Cet assistant de navigation se nomme Smart Moov et permet au navetteur d’accéder aux informations complètes sur son trajet : congestion routière, retards, parcours alternatifs. Pour optimiser l’utilisation des infrastructures de transport, il faut nécessairement faciliter le report modal, notamment vers le transport collectif, et le calculateur permet de le faire en comparant les modes de transport sur une base objective et fiable. L’assistant de navigation Smart Moov est actuellement testé et sera déployé en fin d’année 2013.

Le calculateur multimodal prend en compte les prévisions de trafic pour l’heure qui suit (avec une précision dépassant les 90 à 95 %), ainsi que l’historique du passé, permettant de comparer le transport collectif sur une base objective. Différentes combinaisons de modes permettent de donner une variété de choix rarement explorés mais pourtant intéressants : par exemple, prendre la voiture jusqu’au stationnement incitatif de la gare ou encore l’autobus jusqu’à la station de vélos en libre-service. De ce fait, cette application ne se contente pas de remplacer diverses applications existantes (GPS, calculateur de transport en commun, localisateur de stationnement, etc.) – elle rajoute des fonctions jusque-là impossibles et inédites.

De plus, lorsqu’une perturbation surgit, le système permet d’en informer les gestionnaires : les informations sont par la suite relayées aux utilisateurs, permettant par exemple la gestion des changements aux lignes d’autobus, afin d’améliorer la performance opérationnelle de l’opérateur de transport collectif.

Éventuellement, cet outil permettra d’encourager les changements de mode à l’aide d’incitatifs : prendre le vélo permettrait une réduction sur le titre de transport, par exemple. Les médias sociaux seront une autre source de données tant pour étoffer le contenu que pour le diffuser vers le plus grand nombre d’usagers. En améliorant la fluidité des transports, les usagers pourront bénéficier d’informations plus précises, favorisant ainsi l’usage optimal des différents modes.

Conclusion

Les finances des villes sont sous pression, mais la fluidité des transports demeure une priorité afin de maintenir la viabilité économique des grandes villes, les finances publiques des villes ne leur permettent pas d’augmenter le rythme des investissements en infrastructures routières.

Il faut donc viser à maintenir en santé les infrastructures existantes – tout en favorisant le développement du transport collectif et multimodal.
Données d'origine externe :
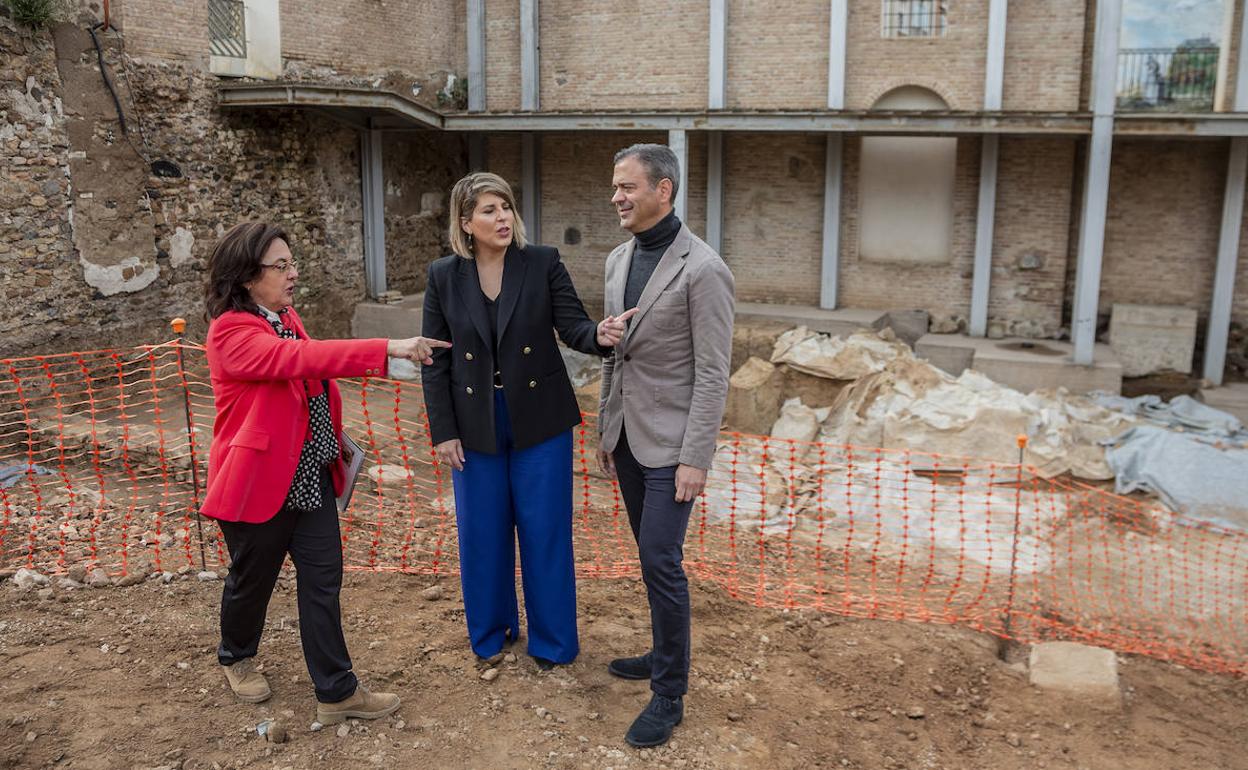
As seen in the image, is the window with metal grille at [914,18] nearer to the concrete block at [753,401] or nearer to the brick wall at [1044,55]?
the brick wall at [1044,55]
Souvent, la pièce maîtresse de ces efforts est le calculateur multimodal, qui permet d’intégrer de multiples données multimodales, utilise des capacités prédictives ultramodernes et reste fixé sur le point de vue du citoyen.

Les villes qui l’adopteront, à l’instar de Lyon, de Montpellier et d’autres, réussiront leur pari : améliorer la qualité de l’information disponible pour les usagers, faciliter les déplacements, engendrer naturellement un transfert modal quand cela est possible vers le transport collectif. Que demander de plus?